= Beginning of Section =

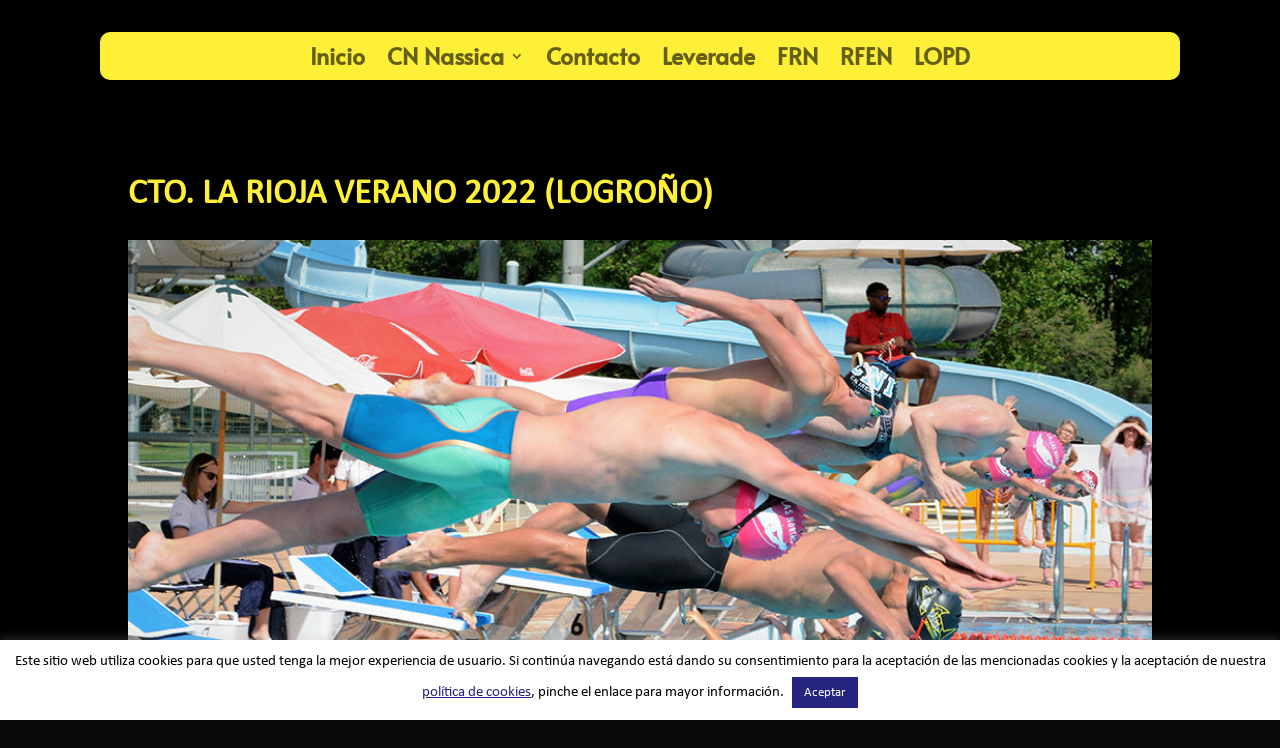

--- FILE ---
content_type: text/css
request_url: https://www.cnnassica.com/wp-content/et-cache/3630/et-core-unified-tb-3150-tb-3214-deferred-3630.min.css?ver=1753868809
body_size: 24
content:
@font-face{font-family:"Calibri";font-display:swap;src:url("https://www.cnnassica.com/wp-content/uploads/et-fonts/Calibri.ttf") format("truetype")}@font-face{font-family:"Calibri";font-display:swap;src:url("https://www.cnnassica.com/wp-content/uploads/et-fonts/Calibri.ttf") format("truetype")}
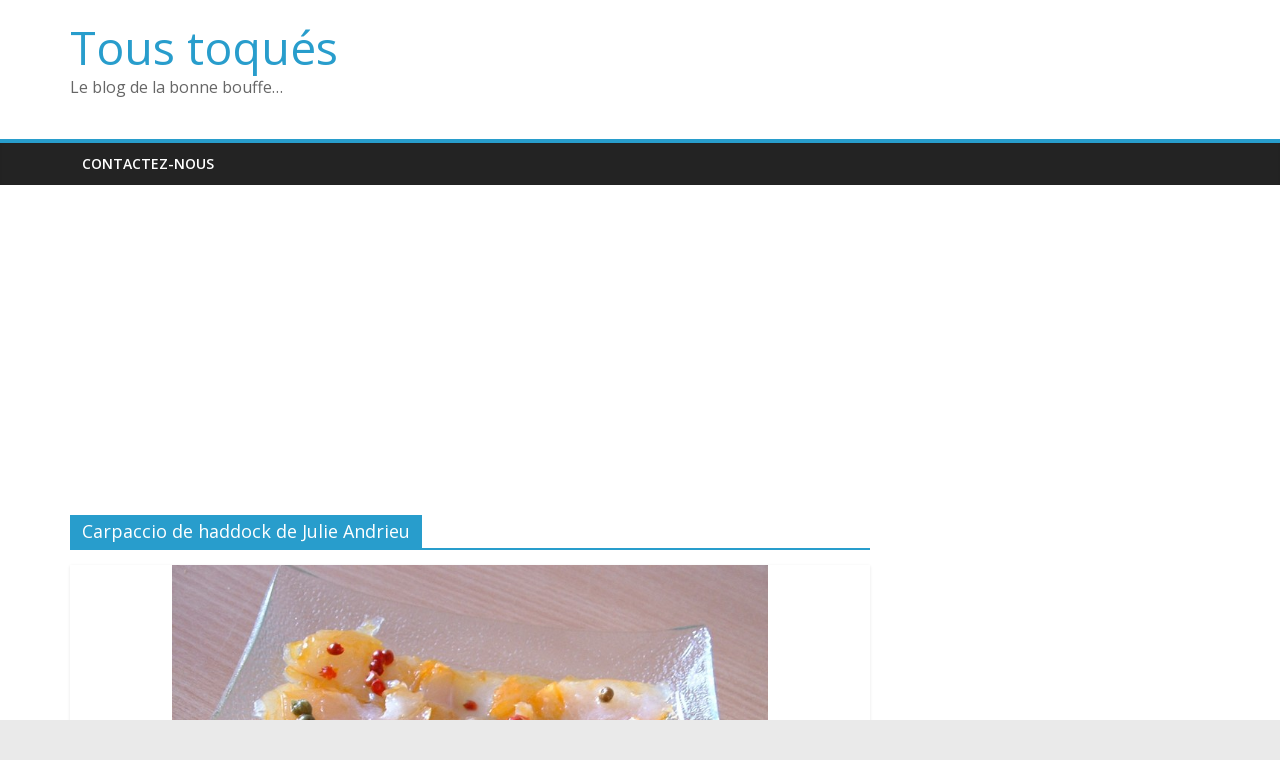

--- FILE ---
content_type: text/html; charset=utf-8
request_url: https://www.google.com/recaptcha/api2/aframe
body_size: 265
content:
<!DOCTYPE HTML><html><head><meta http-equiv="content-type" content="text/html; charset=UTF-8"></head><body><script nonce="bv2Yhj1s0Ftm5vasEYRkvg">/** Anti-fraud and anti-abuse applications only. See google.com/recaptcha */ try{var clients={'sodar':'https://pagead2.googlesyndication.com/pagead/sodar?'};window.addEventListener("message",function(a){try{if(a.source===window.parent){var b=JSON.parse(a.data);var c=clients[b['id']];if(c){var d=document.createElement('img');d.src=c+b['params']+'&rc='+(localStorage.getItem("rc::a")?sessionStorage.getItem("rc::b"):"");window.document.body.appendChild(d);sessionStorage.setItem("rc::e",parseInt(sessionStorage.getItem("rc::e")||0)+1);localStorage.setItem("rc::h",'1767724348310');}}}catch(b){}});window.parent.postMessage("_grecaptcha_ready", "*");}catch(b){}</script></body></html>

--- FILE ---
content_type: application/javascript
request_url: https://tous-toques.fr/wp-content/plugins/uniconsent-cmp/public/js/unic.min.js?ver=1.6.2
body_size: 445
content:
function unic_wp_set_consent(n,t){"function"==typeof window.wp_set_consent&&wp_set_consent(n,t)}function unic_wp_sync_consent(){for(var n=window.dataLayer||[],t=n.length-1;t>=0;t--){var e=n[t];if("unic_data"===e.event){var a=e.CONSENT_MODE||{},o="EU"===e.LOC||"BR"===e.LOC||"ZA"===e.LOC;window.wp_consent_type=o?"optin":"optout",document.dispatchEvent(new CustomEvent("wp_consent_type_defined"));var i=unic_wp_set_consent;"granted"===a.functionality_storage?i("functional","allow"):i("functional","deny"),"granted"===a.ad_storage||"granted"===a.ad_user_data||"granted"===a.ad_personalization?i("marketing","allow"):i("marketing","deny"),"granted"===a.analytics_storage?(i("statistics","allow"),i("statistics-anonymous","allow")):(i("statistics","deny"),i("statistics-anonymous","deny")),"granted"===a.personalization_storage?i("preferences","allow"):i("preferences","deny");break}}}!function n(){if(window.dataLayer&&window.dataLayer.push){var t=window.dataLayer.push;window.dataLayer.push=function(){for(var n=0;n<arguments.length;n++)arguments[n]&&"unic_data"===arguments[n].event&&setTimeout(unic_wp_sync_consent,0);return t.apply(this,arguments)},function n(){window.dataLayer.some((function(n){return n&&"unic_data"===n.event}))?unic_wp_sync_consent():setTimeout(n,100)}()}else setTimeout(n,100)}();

= End of Section =

What the exercise asks -> If an entry above contains a picture, leave that picture out and copy everything else exactly.

Response to this exercise ->
--- FILE ---
content_type: text/css
request_url: https://www.cnnassica.com/wp-content/et-cache/3630/et-core-unified-tb-3150-tb-3214-deferred-3630.min.css?ver=1753868809
body_size: 24
content:
@font-face{font-family:"Calibri";font-display:swap;src:url("https://www.cnnassica.com/wp-content/uploads/et-fonts/Calibri.ttf") format("truetype")}@font-face{font-family:"Calibri";font-display:swap;src:url("https://www.cnnassica.com/wp-content/uploads/et-fonts/Calibri.ttf") format("truetype")}

--- FILE ---
content_type: text/html; charset=utf-8
request_url: https://www.google.com/recaptcha/api2/aframe
body_size: 265
content:
<!DOCTYPE HTML><html><head><meta http-equiv="content-type" content="text/html; charset=UTF-8"></head><body><script nonce="bv2Yhj1s0Ftm5vasEYRkvg">/** Anti-fraud and anti-abuse applications only. See google.com/recaptcha */ try{var clients={'sodar':'https://pagead2.googlesyndication.com/pagead/sodar?'};window.addEventListener("message",function(a){try{if(a.source===window.parent){var b=JSON.parse(a.data);var c=clients[b['id']];if(c){var d=document.createElement('img');d.src=c+b['params']+'&rc='+(localStorage.getItem("rc::a")?sessionStorage.getItem("rc::b"):"");window.document.body.appendChild(d);sessionStorage.setItem("rc::e",parseInt(sessionStorage.getItem("rc::e")||0)+1);localStorage.setItem("rc::h",'1767724348310');}}}catch(b){}});window.parent.postMessage("_grecaptcha_ready", "*");}catch(b){}</script></body></html>

--- FILE ---
content_type: application/javascript
request_url: https://tous-toques.fr/wp-content/plugins/uniconsent-cmp/public/js/unic.min.js?ver=1.6.2
body_size: 445
content:
function unic_wp_set_consent(n,t){"function"==typeof window.wp_set_consent&&wp_set_consent(n,t)}function unic_wp_sync_consent(){for(var n=window.dataLayer||[],t=n.length-1;t>=0;t--){var e=n[t];if("unic_data"===e.event){var a=e.CONSENT_MODE||{},o="EU"===e.LOC||"BR"===e.LOC||"ZA"===e.LOC;window.wp_consent_type=o?"optin":"optout",document.dispatchEvent(new CustomEvent("wp_consent_type_defined"));var i=unic_wp_set_consent;"granted"===a.functionality_storage?i("functional","allow"):i("functional","deny"),"granted"===a.ad_storage||"granted"===a.ad_user_data||"granted"===a.ad_personalization?i("marketing","allow"):i("marketing","deny"),"granted"===a.analytics_storage?(i("statistics","allow"),i("statistics-anonymous","allow")):(i("statistics","deny"),i("statistics-anonymous","deny")),"granted"===a.personalization_storage?i("preferences","allow"):i("preferences","deny");break}}}!function n(){if(window.dataLayer&&window.dataLayer.push){var t=window.dataLayer.push;window.dataLayer.push=function(){for(var n=0;n<arguments.length;n++)arguments[n]&&"unic_data"===arguments[n].event&&setTimeout(unic_wp_sync_consent,0);return t.apply(this,arguments)},function n(){window.dataLayer.some((function(n){return n&&"unic_data"===n.event}))?unic_wp_sync_consent():setTimeout(n,100)}()}else setTimeout(n,100)}();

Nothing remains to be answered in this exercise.